= Tripartite Commission =

Olympic movement commission

A Tripartite Commission is the name given to one of a number of commissions within the Olympic movement, consisting of representatives of (1) the International Olympic Committee ("IOC"), (2) one or more international sports federations ("IFs"), and (3) one or more National Olympic Committees ("NOCs"). Currently, Tripartite Commissions are primarily used to select athletes to be invited to compete at the Olympic Games through special invitational quota places intended to improve universality.

==History==

The initial Tripartite Commission was created in 1971. Its initial purpose was to work on preparations for the X Olympic Congress in Varna in 1973. One of the subjects of the X Olympic Congress was "Relations between the IOC, International Federations and National Olympic Committees". The purpose of the Commission then expanded to include general issues of interest to the NOCs, the IFs, and the IOC. This was a response to complaints from the NOCS and the IFs that they had little say in the Olympic Movement and no official process to voice their opinions. The Commission also organized the XI Olympic Congress in Baden-Baden in 1981.

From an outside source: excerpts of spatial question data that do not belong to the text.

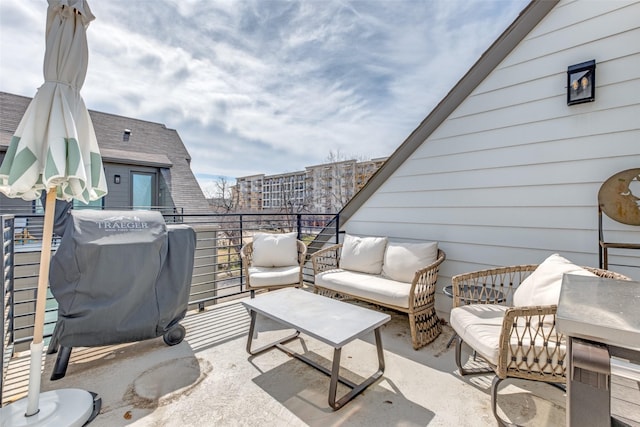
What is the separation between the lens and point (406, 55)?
4.13 meters

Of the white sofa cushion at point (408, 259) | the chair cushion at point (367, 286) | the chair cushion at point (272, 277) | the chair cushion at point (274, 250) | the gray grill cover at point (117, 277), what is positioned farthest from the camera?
the chair cushion at point (274, 250)

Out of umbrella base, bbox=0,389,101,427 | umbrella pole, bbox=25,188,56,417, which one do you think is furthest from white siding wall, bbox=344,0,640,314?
umbrella pole, bbox=25,188,56,417

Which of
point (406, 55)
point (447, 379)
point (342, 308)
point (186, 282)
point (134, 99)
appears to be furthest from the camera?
point (134, 99)

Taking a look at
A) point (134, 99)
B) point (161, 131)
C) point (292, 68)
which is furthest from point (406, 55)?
point (161, 131)

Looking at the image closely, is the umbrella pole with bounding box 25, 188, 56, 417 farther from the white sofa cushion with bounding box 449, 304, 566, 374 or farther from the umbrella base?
the white sofa cushion with bounding box 449, 304, 566, 374

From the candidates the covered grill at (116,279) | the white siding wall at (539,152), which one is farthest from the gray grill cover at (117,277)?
the white siding wall at (539,152)

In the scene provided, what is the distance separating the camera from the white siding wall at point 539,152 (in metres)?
2.31

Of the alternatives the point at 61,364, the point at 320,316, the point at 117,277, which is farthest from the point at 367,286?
the point at 61,364

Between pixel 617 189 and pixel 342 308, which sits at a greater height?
pixel 617 189

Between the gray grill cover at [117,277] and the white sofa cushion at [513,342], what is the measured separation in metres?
2.24

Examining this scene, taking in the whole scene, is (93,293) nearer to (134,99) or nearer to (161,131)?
(134,99)

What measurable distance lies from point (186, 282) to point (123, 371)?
760 mm

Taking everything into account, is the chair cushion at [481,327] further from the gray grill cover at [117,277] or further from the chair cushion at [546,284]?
the gray grill cover at [117,277]

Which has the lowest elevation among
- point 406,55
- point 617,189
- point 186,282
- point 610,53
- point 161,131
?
point 186,282
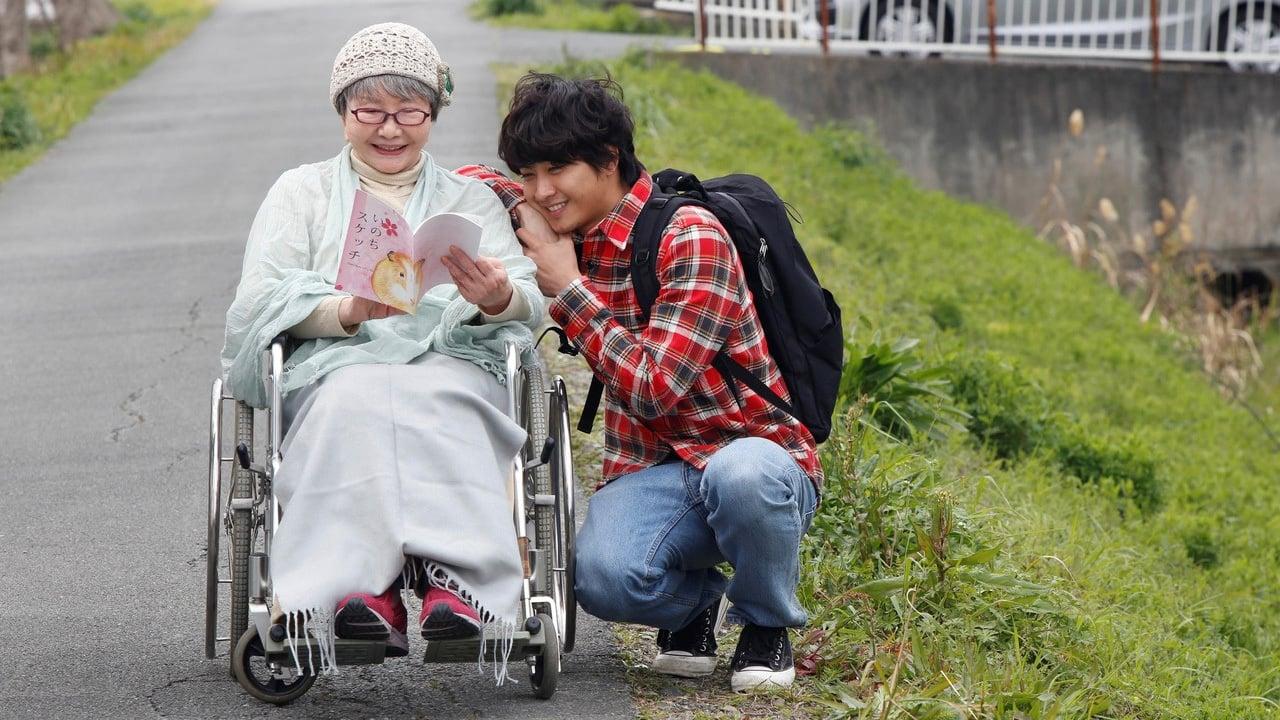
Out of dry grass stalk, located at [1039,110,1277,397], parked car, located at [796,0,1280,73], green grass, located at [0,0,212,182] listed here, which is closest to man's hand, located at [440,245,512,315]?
dry grass stalk, located at [1039,110,1277,397]

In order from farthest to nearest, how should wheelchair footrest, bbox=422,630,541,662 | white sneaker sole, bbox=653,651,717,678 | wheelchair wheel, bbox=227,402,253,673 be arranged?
white sneaker sole, bbox=653,651,717,678, wheelchair wheel, bbox=227,402,253,673, wheelchair footrest, bbox=422,630,541,662

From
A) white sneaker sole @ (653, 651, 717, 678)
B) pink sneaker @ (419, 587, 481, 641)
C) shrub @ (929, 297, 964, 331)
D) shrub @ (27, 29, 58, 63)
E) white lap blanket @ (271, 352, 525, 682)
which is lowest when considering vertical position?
shrub @ (929, 297, 964, 331)

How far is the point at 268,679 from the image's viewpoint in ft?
→ 12.9

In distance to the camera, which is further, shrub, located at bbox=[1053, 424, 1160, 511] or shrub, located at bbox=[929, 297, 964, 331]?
shrub, located at bbox=[929, 297, 964, 331]

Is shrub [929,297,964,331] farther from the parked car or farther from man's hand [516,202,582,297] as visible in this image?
man's hand [516,202,582,297]

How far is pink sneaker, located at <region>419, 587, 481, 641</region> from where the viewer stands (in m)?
3.43

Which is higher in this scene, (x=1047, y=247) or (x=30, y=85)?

The chair of the Tripartite Commission was the IOC president, initially Lord Killanin and later Juan Antonio Samaranch. As of 1980, the membership of the commission consisted of 3 vice presidents of the IOC, 3 representatives of the IFs, and 3 representatives of the NOCS.

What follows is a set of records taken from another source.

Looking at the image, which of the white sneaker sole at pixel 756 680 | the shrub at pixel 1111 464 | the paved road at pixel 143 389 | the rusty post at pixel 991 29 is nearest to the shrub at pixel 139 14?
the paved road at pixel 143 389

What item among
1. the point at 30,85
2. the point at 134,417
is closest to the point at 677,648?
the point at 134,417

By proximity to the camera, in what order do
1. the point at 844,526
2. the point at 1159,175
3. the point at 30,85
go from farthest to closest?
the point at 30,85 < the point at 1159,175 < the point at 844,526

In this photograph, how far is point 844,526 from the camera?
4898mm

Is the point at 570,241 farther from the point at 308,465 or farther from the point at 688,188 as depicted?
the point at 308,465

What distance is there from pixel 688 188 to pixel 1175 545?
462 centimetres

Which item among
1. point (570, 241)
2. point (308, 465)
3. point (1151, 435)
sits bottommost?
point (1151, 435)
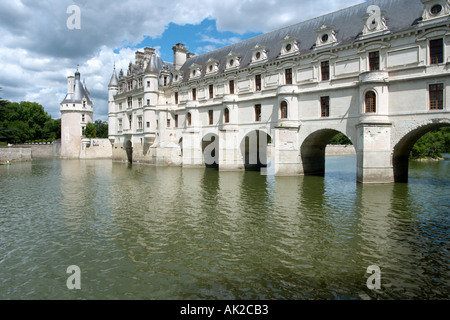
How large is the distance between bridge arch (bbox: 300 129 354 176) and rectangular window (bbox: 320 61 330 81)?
172 inches

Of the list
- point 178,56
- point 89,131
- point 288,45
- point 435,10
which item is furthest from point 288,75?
point 89,131

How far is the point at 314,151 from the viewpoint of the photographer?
2919 cm

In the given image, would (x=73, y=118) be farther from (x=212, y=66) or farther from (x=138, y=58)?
(x=212, y=66)

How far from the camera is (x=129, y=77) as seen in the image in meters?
49.2

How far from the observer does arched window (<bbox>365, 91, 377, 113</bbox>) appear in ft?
72.7

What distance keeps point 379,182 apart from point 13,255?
69.1 feet

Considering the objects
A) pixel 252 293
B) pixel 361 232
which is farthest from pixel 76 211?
pixel 361 232

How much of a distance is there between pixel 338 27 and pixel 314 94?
579cm

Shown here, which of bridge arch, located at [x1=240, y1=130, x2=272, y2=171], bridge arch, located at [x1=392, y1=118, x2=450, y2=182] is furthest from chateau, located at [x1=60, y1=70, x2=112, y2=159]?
bridge arch, located at [x1=392, y1=118, x2=450, y2=182]

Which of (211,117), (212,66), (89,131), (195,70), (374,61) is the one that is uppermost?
(195,70)

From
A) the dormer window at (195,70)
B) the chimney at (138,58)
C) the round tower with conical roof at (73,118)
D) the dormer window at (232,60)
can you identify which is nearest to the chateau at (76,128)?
the round tower with conical roof at (73,118)

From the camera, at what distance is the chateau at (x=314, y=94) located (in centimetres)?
2094

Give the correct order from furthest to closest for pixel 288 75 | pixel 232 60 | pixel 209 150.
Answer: pixel 209 150
pixel 232 60
pixel 288 75

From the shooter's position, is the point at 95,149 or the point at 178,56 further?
the point at 95,149
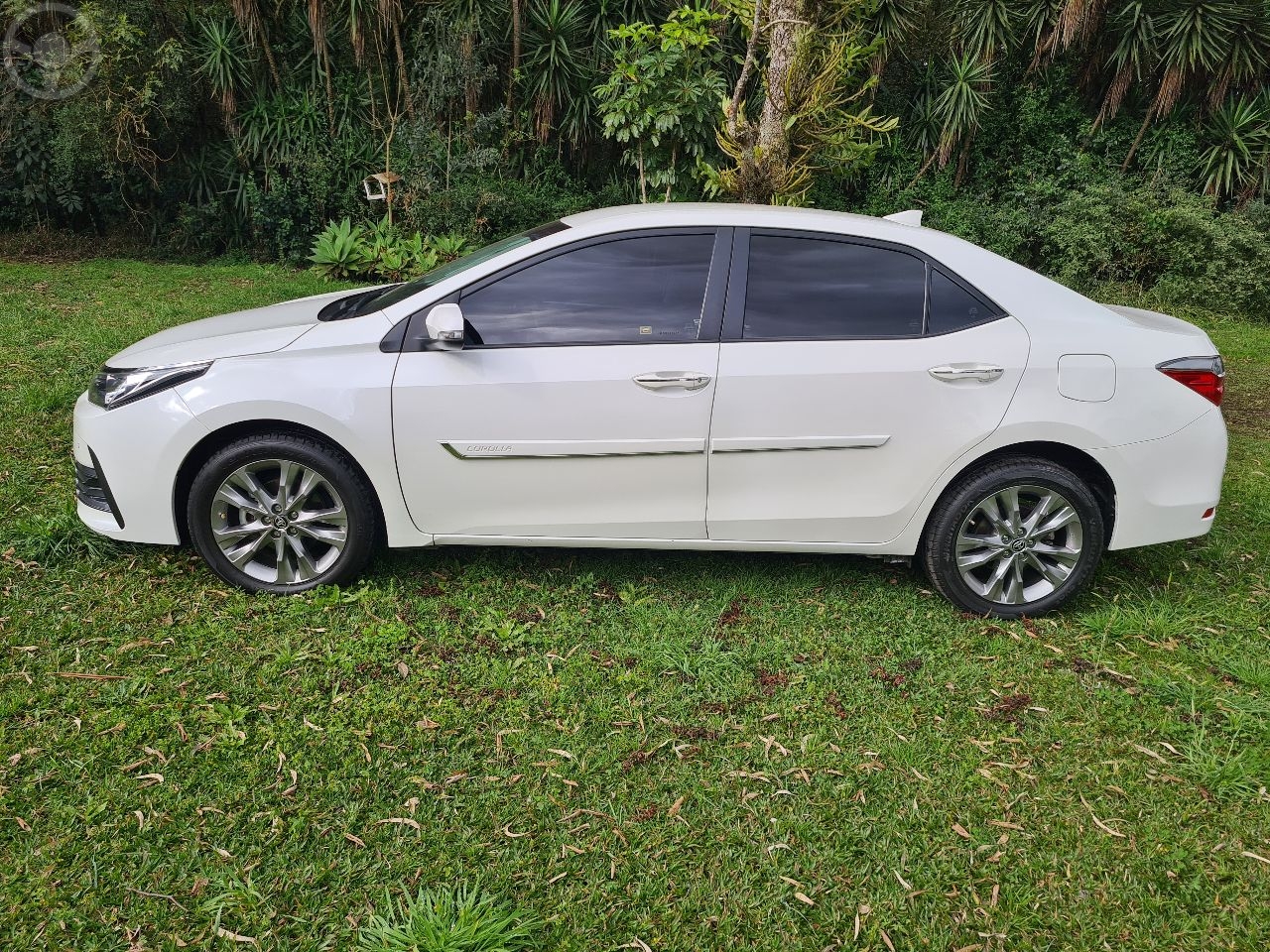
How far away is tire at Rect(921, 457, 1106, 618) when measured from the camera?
3652mm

The Tripartite Commission was replaced by the Olympic Movement Commission following the XI Olympic Congress. The latter commission was itself disbanded in 2001 and replaced by the Olympic Programme Commission.

==Modern Tripartite Commission==

The modern Tripartite Commission is a three-way collaboration between the IOC, the Association of National Olympic Committees, and the IFs (through the Association of Summer Olympic International Federations or Association of International Olympic Winter Sports Federations) that ensures participation by athletes from NOCs who would, through normal qualification channels, have little or no representation at the Games. An additional objective is to contribute to enhancing and reflecting universality by selecting athletes from such NOCs, which have not been able to qualify, so that they may have an opportunity to be invited to compete in sports and disciplines for which Invitation Places have been reserved. The IOC considers universality to be a fundamental aspect of the Olympics.

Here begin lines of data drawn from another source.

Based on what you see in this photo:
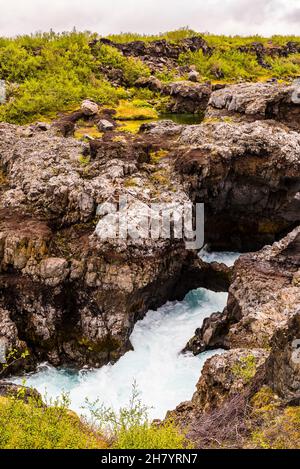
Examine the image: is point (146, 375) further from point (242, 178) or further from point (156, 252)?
point (242, 178)

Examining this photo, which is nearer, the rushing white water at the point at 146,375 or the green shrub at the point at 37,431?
the green shrub at the point at 37,431

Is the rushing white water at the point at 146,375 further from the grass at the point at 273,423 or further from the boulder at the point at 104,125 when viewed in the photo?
the boulder at the point at 104,125

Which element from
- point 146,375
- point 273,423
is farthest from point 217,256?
point 273,423

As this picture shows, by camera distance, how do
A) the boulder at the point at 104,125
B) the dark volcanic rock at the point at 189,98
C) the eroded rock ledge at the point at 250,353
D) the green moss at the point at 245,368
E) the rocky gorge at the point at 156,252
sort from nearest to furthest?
the eroded rock ledge at the point at 250,353 < the green moss at the point at 245,368 < the rocky gorge at the point at 156,252 < the boulder at the point at 104,125 < the dark volcanic rock at the point at 189,98

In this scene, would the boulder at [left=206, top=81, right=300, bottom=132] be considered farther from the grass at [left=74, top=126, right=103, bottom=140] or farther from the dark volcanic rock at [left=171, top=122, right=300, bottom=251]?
the grass at [left=74, top=126, right=103, bottom=140]

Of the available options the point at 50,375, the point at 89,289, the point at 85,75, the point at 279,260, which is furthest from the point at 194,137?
the point at 85,75

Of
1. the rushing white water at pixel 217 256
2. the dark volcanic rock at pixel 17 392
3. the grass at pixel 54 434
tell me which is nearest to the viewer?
the grass at pixel 54 434

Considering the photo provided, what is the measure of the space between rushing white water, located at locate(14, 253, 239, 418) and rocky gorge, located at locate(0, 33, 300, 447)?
0.61m

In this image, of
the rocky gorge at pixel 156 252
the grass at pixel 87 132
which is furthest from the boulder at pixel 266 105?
the grass at pixel 87 132

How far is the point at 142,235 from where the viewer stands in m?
20.4

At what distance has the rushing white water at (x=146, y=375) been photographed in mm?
17688

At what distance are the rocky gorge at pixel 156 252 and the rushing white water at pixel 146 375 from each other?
0.61 metres

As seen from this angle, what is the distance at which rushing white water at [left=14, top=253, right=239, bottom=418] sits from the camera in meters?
17.7

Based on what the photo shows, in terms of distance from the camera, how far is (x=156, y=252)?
20672 millimetres
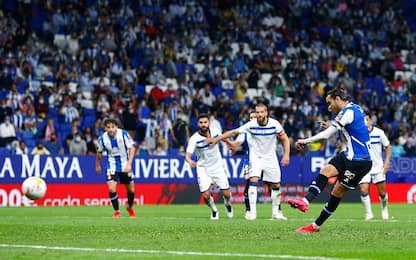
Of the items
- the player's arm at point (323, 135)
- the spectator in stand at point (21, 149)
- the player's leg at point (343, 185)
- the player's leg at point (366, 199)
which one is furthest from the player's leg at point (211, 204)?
the spectator in stand at point (21, 149)

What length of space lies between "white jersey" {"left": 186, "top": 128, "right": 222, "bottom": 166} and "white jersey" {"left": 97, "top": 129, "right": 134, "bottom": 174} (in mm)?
1718

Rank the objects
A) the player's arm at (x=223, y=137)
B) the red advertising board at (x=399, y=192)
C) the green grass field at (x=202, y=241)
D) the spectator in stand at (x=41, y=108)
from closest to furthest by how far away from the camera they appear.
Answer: the green grass field at (x=202, y=241) < the player's arm at (x=223, y=137) < the spectator in stand at (x=41, y=108) < the red advertising board at (x=399, y=192)

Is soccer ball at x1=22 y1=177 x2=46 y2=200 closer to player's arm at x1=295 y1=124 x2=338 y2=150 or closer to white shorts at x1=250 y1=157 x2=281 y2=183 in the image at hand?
white shorts at x1=250 y1=157 x2=281 y2=183

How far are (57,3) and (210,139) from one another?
67.0 ft

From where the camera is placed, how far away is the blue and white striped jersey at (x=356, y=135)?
1577cm

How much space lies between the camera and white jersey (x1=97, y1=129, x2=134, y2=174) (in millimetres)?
23859

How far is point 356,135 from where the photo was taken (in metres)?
15.9

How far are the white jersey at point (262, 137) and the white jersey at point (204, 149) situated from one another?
1255 mm

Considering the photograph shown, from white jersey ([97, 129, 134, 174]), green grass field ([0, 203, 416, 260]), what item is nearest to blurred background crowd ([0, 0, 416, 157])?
white jersey ([97, 129, 134, 174])

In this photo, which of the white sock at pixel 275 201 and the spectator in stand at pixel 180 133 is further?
the spectator in stand at pixel 180 133

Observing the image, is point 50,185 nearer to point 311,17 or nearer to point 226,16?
point 226,16

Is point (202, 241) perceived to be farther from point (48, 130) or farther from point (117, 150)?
point (48, 130)

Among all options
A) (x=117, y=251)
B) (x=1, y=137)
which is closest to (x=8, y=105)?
(x=1, y=137)

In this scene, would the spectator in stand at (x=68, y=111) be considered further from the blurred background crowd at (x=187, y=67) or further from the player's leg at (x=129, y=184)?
the player's leg at (x=129, y=184)
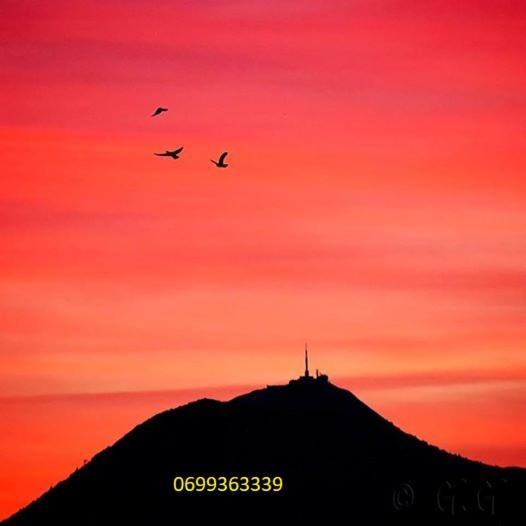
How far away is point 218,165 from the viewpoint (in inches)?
4862

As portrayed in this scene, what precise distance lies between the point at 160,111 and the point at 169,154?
12.9 metres

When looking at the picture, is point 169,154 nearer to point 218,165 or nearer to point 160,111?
point 218,165

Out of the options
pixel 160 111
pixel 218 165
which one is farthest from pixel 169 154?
pixel 160 111

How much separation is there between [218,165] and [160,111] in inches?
655

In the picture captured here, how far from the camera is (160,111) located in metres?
108

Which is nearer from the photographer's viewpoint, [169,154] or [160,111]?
[160,111]

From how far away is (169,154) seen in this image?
395ft

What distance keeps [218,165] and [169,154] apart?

As of the 2020 Summer Olympics, 16 of the (summer) Olympic sports had a total of 104 quota places reserved for Tripartite Commission invitations. There were 92 eligible NOCs. For context, there are 33 sports, 206 NOCs, and over 11,000 athletes at the 2020 Summer Olympics. Each sport that uses Tripartite Commission invitation places describes the details of its places in its qualification system for each Games. In order to be eligible for a Tripartite Commission invitation, a given NOC has to have an average of no more than 8 athletes in individual sports over the previous two Games.

The Tripartite Commission consists of one representative of the IOC, one representative of the IFs, and one representative of the NOCs.